I don’t enjoy asking someone to forgive me. It is a humbling experience. Though I am conscientious and think about my words before I speak, there are still times when a statement I regret spills out of my mouth. When that happens, I know I will need to ask them to forgive me.
I’m Sorry or Please Forgive Me?
I know the moment when certain words leave my mouth that I should not have said them. More than once I’ve wished I could retract a hurtful statement. But once remarks leave my mouth, there is no way to capture them back. I can’t delete them, or reverse the damage they may inflict.
Repairing an injury from unkind words takes more than just saying, “I’m sorry.” Those words, like the tiniest Band-aid in a box, cover only miniscule wounds. Saying, “I’m sorry” is appropriate when an unintentional mishap occurs. For instance, when I accidentally step on someone’s toe, mispronounce their name, or involuntarily bump up against them, admitting my mistake with a simple apology is the right thing to do. When no lasting or deep harm takes place a saying. “I’m sorry,” suffices.

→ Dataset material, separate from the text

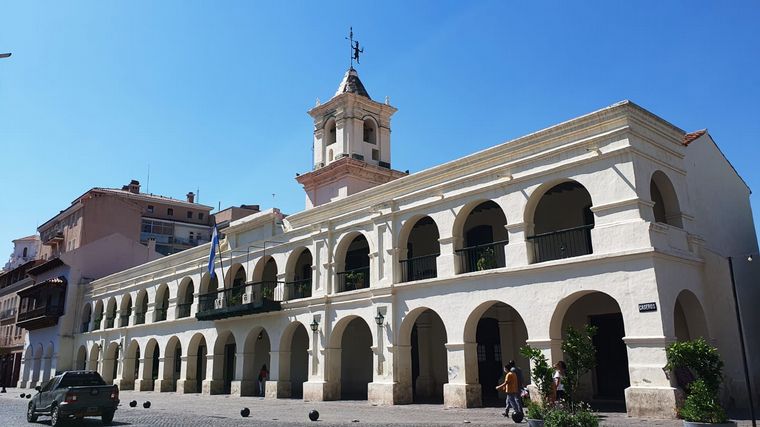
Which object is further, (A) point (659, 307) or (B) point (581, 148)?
(B) point (581, 148)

On the other hand, when thoughtless words are said, they can cut and wound to the very core of a person. I’ve seen more than one crestfallen face as a result of something I’ve said. Other times, my words are powerful enough to cut the cord of communication all together. To repair that kind of damage I need a bigger Band-aid from the box. I need to ask their forgiveness and the sooner the better.

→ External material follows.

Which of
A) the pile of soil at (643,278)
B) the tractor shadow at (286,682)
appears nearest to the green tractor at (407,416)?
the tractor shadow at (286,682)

Because I don’t like asking anyone to forgive me for a rude or unkind remark, I will first try to justify what I said by telling myself that I was tired, that they tried my patience, or that they will forget that I even said anything. Another tactic is to ask someone else’s opinion about the situation. If they don’t think I need to ask the other person to forgive me, then maybe I don’t. But then again, I know myself too well.
Attempting to justify my words or asking for someone’s else’s opinion, are just a ploy. I am procrastinating about what my conscience is already telling me what I need to do.
Asking someone to forgive me does not take long. It only takes a moment or two and afterward, most people, most of the time, are quick to forgive me. Whatever unkind or rude remark I said becomes for them like water under the bridge.
Why bother with forgiveness? It is worth it to feel humble for the brief moment it takes to ask for someone’s forgiveness, especially when it makes the relationship last longer.